Written in matrix style:

$\mathbf{\hat \beta} = \mathrm{argmin} \ \left\| \mathbf{y} - (\mathbf{1},\mathbf{x}_1,\ldots,\mathbf{x}_p) \left( \begin{array}{c} \beta_0 \\ \beta_1 \\ \vdots \\ \beta_p\end{array} \right) \right\|^2$

Defining the design matrix

$\mathbf{X} = \left( \begin{array}{cccc} 1 & x_{11} & \ldots & x_{1p} \\ \vdots & \vdots & \ddots & \vdots \\ 1 & x_{n1} & \ldots & x_{np} \end{array}\right) \qquad (\text{size } n \times (p+1)),$

we get the short form

$\mathbf{\hat \beta} = \mathrm{argmin} \ \| \mathbf{y} - \mathbf{X} \mathbf{\beta} \|^2 = (\mathbf{X}^\top \mathbf{X})^{-1} \mathbf{X}^\top \mathbf{y}$

[use Julia code (existing package) to perform linear regression for volume ~ girth + height]
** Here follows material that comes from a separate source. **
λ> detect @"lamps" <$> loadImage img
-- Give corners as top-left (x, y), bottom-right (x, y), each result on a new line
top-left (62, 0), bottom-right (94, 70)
The interpretation of the Julia output is similar to the simple linear regression model, but we provide explicit formulas now:

• parameter estimates:

$(\mathbf{X}^\top \mathbf{X})^{-1} \mathbf{X}^\top \mathbf{y}$

• estimated standard errors:

$\hat s_{\beta_i} = \sqrt{([\mathbf{X}^\top \mathbf{X}]^{-1})_{ii} \frac 1 {n-p-1} \|\mathbf{y} - \mathbf{X} \beta\|^2}$

• $$t$$-statistics:

$t_i = \frac{\hat \beta_i}{\hat s_{\hat \beta_i}}, \qquad i=0,\ldots,p.$

• $$p$$-values:

$p\text{-value} = \mathbb{P}(|T| > t_i), \quad \text{where } T \sim t_{n-p-1}$

1. Implement functions that estimate the $$\beta$$-parameters, the corresponding standard errors and the $$t$$-statistics.
2. Test your functions with the tree’ data set and try to reproduce the output above.
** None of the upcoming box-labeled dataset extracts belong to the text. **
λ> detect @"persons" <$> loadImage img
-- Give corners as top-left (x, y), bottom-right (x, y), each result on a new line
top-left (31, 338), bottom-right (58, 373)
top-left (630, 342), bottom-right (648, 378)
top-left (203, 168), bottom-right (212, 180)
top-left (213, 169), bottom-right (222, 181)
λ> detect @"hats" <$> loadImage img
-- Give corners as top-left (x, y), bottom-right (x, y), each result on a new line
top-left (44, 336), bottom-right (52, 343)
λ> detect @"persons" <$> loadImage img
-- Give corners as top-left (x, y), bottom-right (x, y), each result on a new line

Which model is the best? For linear models, one often uses the $$R^2$$ characteristic. Roughly speaking, it gives the percentage (between 0 and 1) of the variance that can be explained by the linear model.

r2(linmod1)
r2(linmod2)

linmod3 = lm(@formula(Volume ~ Girth + Height + Girth*Height), trees)

r2(linmod3)
Note

The more covariates you add the more variance can be explained by the linear model - $$R^2$$ increases. In order to balance goodness-of-fit of a model and its complexity, information criteria such as aic are considered.

## Generalized Linear Models

Classical linear model

$\mathbf{y} = \mathbf{X} \beta + \varepsilon$

implies that $\mathbf{y} \mid \mathbf{X} \sim \mathcal{N}(\mathbf{X} \mathbf{\beta}, \sigma^2\mathbf{I}).$

In particular, the conditional expectation satisfies $$\mathbb{E}(\mathbf{y} \mid \mathbf{X}) = \mathbf{X} \beta$$.
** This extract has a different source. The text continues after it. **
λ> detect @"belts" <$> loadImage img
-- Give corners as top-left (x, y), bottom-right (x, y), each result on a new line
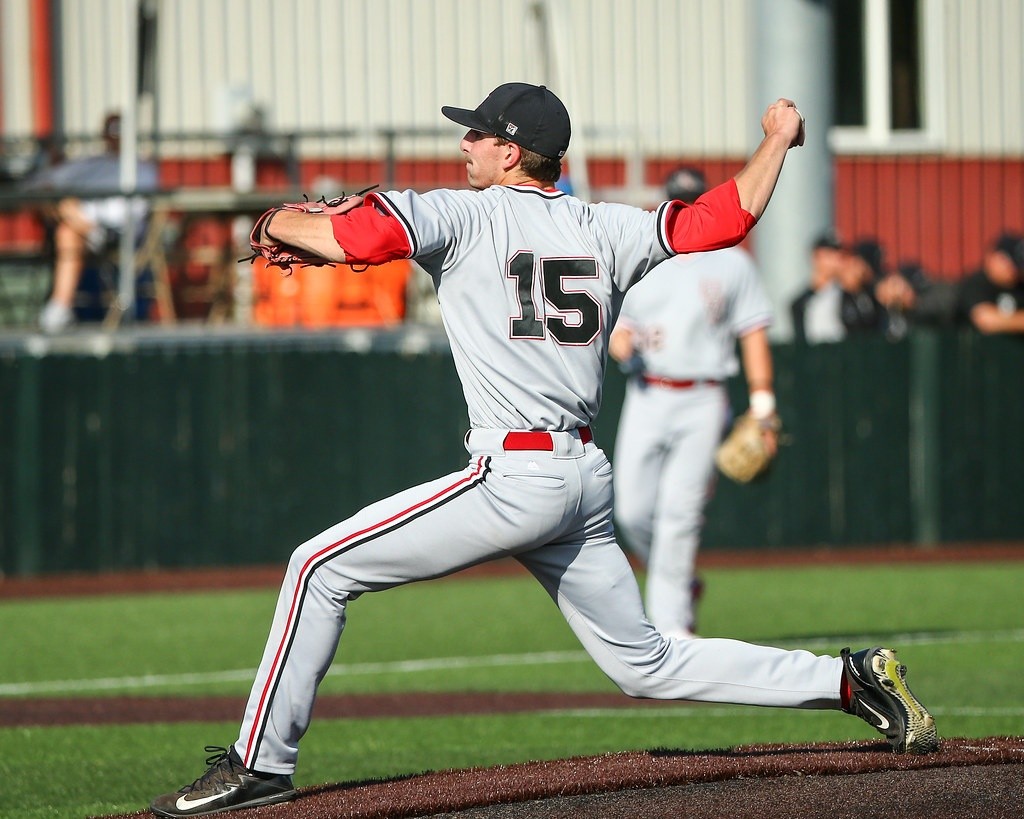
top-left (644, 378), bottom-right (723, 391)
top-left (503, 425), bottom-right (592, 451)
However, the assumption of a normal distribution is unrealistic for non-continuous data. Popular alternatives include:

• for counting data: $\mathbf{y} \mid \mathbf{X} \sim \mathrm{Poisson}(\exp(\mathbf{X}\mathbf{\beta})) \qquad \leadsto \mathbb{E}(\mathbf{y} \mid \mathbf{X}) = \exp(\mathbf{X} \beta)$

Here, the components are considered to be independent and the exponential function is applied componentwise.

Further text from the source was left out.